start

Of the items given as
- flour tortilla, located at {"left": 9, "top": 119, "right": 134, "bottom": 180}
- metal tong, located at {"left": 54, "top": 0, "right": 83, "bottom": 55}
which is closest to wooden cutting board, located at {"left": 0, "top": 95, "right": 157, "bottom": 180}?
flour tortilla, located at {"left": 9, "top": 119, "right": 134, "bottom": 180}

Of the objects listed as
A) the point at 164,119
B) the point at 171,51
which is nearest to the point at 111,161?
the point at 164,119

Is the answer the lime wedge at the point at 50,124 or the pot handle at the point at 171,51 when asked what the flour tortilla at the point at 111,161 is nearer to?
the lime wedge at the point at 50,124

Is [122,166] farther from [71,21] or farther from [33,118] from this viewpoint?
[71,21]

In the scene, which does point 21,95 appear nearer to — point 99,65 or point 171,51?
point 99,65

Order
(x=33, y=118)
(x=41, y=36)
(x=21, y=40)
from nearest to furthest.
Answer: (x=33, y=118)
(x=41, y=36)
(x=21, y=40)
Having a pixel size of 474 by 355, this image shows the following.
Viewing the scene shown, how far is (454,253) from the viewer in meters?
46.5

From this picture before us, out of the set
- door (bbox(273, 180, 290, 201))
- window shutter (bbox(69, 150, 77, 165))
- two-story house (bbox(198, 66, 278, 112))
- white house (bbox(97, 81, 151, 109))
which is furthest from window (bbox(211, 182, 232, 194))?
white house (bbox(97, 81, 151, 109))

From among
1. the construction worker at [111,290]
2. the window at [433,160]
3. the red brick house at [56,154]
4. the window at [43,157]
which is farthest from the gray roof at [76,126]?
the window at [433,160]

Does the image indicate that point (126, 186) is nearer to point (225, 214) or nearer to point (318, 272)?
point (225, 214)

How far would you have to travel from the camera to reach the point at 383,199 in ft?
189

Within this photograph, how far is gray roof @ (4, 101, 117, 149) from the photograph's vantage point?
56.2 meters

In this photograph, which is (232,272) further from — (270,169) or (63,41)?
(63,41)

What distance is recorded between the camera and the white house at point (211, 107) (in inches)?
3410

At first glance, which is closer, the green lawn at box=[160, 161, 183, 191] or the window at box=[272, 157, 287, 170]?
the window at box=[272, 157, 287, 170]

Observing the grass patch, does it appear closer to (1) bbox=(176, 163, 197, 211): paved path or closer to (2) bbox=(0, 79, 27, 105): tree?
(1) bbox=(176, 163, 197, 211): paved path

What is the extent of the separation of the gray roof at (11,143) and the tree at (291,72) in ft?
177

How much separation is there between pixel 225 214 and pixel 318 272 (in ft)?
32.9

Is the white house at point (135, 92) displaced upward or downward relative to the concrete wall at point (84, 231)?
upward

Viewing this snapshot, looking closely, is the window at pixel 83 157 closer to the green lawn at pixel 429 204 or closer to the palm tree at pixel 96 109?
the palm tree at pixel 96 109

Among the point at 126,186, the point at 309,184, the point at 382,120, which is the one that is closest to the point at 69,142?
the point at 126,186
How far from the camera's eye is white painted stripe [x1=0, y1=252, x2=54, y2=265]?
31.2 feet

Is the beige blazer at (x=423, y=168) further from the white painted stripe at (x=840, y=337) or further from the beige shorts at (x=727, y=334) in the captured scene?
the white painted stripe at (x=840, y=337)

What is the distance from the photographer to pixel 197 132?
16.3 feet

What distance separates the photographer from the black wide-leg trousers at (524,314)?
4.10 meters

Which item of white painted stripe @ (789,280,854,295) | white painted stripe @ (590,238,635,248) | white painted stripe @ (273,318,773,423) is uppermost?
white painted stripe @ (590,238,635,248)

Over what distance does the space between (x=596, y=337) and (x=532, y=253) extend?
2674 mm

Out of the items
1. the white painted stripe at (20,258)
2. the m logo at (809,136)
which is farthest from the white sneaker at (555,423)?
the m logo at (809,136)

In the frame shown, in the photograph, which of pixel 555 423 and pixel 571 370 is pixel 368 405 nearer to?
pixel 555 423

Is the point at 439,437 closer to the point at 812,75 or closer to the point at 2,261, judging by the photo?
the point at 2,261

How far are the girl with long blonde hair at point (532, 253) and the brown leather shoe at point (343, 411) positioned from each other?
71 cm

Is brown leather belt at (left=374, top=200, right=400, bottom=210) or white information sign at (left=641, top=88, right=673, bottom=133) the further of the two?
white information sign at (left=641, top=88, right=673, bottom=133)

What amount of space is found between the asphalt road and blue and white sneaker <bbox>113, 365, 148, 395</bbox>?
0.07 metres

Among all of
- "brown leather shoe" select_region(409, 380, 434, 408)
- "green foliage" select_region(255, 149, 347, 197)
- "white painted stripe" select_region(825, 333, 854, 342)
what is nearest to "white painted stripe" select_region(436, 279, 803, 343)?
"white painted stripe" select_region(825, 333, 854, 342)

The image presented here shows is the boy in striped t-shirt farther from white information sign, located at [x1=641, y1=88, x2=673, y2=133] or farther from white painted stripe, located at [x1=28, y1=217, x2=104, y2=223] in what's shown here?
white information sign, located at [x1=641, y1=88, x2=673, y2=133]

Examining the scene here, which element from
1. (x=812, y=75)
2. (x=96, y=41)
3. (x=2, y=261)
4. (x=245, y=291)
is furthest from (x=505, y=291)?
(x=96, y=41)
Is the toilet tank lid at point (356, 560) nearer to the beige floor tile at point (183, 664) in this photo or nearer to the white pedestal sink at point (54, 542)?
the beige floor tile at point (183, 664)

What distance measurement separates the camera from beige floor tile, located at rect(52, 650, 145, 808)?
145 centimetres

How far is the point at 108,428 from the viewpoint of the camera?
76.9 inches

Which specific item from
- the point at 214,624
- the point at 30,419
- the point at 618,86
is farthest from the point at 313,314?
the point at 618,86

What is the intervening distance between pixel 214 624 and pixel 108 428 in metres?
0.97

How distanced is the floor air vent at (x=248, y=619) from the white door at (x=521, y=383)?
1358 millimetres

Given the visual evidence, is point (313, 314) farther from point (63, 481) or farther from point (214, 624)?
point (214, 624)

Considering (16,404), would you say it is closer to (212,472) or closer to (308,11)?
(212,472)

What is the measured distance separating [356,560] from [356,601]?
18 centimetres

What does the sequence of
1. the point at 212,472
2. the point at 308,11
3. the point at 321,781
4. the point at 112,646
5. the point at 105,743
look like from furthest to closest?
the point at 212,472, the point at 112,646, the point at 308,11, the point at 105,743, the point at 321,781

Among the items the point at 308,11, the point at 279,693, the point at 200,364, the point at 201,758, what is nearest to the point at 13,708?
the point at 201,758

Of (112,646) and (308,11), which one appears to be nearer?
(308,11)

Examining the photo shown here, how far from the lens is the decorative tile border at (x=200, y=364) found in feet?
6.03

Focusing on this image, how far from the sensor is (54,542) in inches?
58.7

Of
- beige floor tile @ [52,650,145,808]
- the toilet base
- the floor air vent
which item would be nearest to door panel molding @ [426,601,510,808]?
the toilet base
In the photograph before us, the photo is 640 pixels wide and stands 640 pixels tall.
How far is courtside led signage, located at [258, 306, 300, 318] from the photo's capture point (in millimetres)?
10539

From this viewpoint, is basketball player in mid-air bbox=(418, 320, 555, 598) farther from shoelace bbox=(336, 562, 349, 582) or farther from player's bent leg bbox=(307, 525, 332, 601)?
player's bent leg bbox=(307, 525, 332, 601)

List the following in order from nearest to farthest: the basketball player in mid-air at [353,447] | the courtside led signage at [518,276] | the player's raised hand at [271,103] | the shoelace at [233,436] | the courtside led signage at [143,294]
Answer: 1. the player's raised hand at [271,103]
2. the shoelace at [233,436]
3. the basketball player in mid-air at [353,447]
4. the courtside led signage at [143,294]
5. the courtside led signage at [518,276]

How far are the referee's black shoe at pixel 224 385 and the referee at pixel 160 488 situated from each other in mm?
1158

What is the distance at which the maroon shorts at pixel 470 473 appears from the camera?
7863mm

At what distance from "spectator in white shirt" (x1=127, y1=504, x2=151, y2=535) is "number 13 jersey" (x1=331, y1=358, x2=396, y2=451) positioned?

end

Set exercise ::
Exactly reproduce the lines that run from the line with "Examining the photo" through the last line of the records, inclusive.

Solution for this problem ::
Examining the photo shown here, how far from the lens is the decorative tile border at (x=200, y=364) found in feet?
6.03

Focusing on this image, how far from the sensor is (54,542) in inches?
58.7

Of
- beige floor tile @ [52,650,145,808]
- the toilet base
- the floor air vent
which item would be nearest to door panel molding @ [426,601,510,808]?
the toilet base
In the photograph before us, the photo is 640 pixels wide and stands 640 pixels tall.
How far is courtside led signage, located at [258, 306, 300, 318] from the photo's capture point (in millimetres)?
10539

From this viewpoint, is basketball player in mid-air bbox=(418, 320, 555, 598) farther from shoelace bbox=(336, 562, 349, 582) or farther from player's bent leg bbox=(307, 525, 332, 601)?
player's bent leg bbox=(307, 525, 332, 601)

List the following in order from nearest to farthest: the basketball player in mid-air at [353,447] | the courtside led signage at [518,276] | the player's raised hand at [271,103] | the shoelace at [233,436] | the courtside led signage at [143,294]
Answer: 1. the player's raised hand at [271,103]
2. the shoelace at [233,436]
3. the basketball player in mid-air at [353,447]
4. the courtside led signage at [143,294]
5. the courtside led signage at [518,276]

How far are the referee's black shoe at pixel 224 385 and the referee at pixel 160 488 situated from each other in mm?
1158

What is the distance at which the maroon shorts at pixel 470 473 appears from the camera?
7863mm

At what distance from "spectator in white shirt" (x1=127, y1=504, x2=151, y2=535) is "number 13 jersey" (x1=331, y1=358, x2=396, y2=451) positioned?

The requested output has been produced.